**TASK SET**
#1 According to the passage on bent excited CO2, what is the effect that makes the molecule bend called?
#2 In the passage on bent excited CO2, why does the molecule take a bent shape once the interaction is large enough that a < α/2? Answer in one to three sentences.

R. H. Crabtree writes in The Organometallic Chemistry of the Transition Metals (p 145, 6th ed.) that
$\ce{CO2}$ is linear in the free state but bent [...] in the first excited state...
Why is this so? (The context refers to an electronically excited state.)
This effect is the so-called Renner–Teller effect and is a consequence of a coupling between vibrational and electronic motion and thus a breakdown of the Born–Oppenheimer approximation. You might be familiar with the Jahn–Teller effect which is related to the Renner–Teller effect. In degenerate states of linear molecules with three or more atoms, the total energy of the molecule can be reduced by bending the molecule. Consider a three atomic linear molecule in a degenerate state (such as $\ce{CO2}$ in its excited $\Pi$ state). When the molecule bents, the degeneracy is lifted as it can bend in the $x$ or $y$ direction. Because of symmetry requirements, the potential has to be an even function of the bending coordinate. Ignoring the lifting of the degeneracy we may approximate the zero-order potential with a Taylor expansion as
$$ V^0=ar^2+br^4+\cdots, $$ where $r$ is the bending coordinate and $a$ and $b$ are constants describing the potential ignoring the vibronic interaction. When we do consider the vibronic interaction, the degenerate potential splits in two, but the splitting must still be an even function of $r$.
$$ \Delta V=\alpha r^2 + \beta r^4 + \cdots $$
If the interaction is so large that $a<\alpha/2$, the potential will not have its minimum at $r=0$, but will have two minima at $\pm r_e$ and the molecule has a lower energy when it is bent.
See also Herzberg Vol 3, p 26.

**DATA PROVIDED**
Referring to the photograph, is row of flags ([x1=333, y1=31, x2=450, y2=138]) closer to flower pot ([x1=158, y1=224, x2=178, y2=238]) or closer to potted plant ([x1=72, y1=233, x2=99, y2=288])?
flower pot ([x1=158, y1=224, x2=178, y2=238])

**TASK-BY-TASK SOLUTIONS**
#1 The Renner–Teller effect.

#2 Bending lifts the degeneracy of the excited state, and the vibronic interaction splits the degenerate potential in two. When this interaction is so large that a < α/2, the potential no longer has its minimum at r = 0. Instead it has two minima at ±r_e, so the molecule has a lower energy when it is bent.